### [TASKS FOR THIS EXERCISE]
[1] Summarize the article below on the Los Angeles Times pay settlement in two sentences.
[2] Write the next part of the article below on the Los Angeles Times pay settlement, picking up after its final sentence.

United States: Los Angeles Times to pay settlement in lawsuit on pay disparity

The Los Angeles Times and Tribune Publishing have agreed to pay US$3 million to settle a lawsuit over unequal pay for journalists of Color and women journalists. The International Federation of Journalists (IFJ) congratulates the LA Times Guild for their victory for equal pay.

Pedestrians walking past the offices of the Los Angeles Times. Credits: FREDERIC J. BROWN / AFP

The foundation for the lawsuit was laid in 2018 when Los Angeles Times journalists voted to form a union and join the News Guild, an IFJ affiliate. The union demanded the release of salary data, which revealed that women journalists and journalists of Color were paid significantly less than their white male counterparts.

After the finding, LA Times media workers filed a lawsuit at San Bernardino County Superior Court claiming pay discrimination based on gender, race and ethnicity.

In October, a judge preliminarily approved the proposed settlement and identified 240 current and former reporters and editors of the Los Angeles Times who would be eligible to receive compensation. Following that decision, Black, Latino and female reporters and editors who worked at the Los Angeles Times in the period between 2015 and 2020 will profit from the back pay. The payments are to be calculated based on a formula approved by the judge.

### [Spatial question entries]
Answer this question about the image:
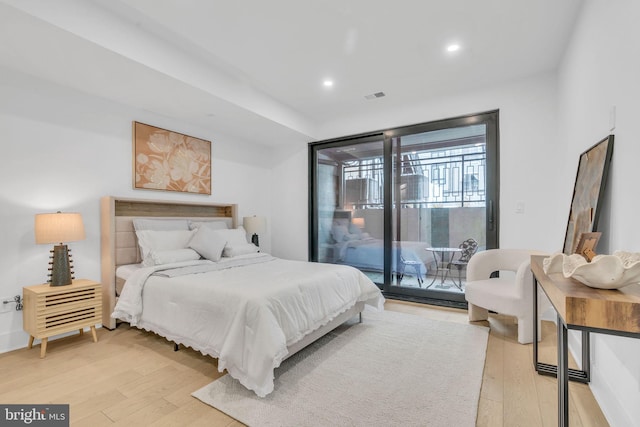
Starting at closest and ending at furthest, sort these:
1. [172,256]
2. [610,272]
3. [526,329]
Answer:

### [ANSWERS FOR THE TASKS]
[1] The Los Angeles Times and Tribune Publishing have agreed to pay US$3 million to settle a lawsuit over unequal pay for women journalists and journalists of Color, filed after salary data released at the union's demand showed these journalists were paid significantly less than their white male counterparts. In October, a judge preliminarily approved the settlement and identified 240 current and former reporters and editors eligible for back pay calculated by a judge-approved formula.

[2]
The lawsuit is based on the premise that salary practices violated California’s Equal Pay Act and California’s Business and Profession Code.

Tribune Publishing, which owned the Times until July 2018, and the Times’ current owners denied any wrongdoings or breaches of the law.

A final decision in the lawsuit is scheduled for March 2021.

IFJ General Secretary Anthony Bellanger said: “We congratulate the LA Times Guild for their victory and this important achievement for pay equality. This case highlights once again the advantages of unionization: with the access to salary data, the Los Angeles Times employees could make a solid and successful case against this shameful pay discrimination. We hope this inspires other journalists and their unions to take actions to secure their right to equal pay.”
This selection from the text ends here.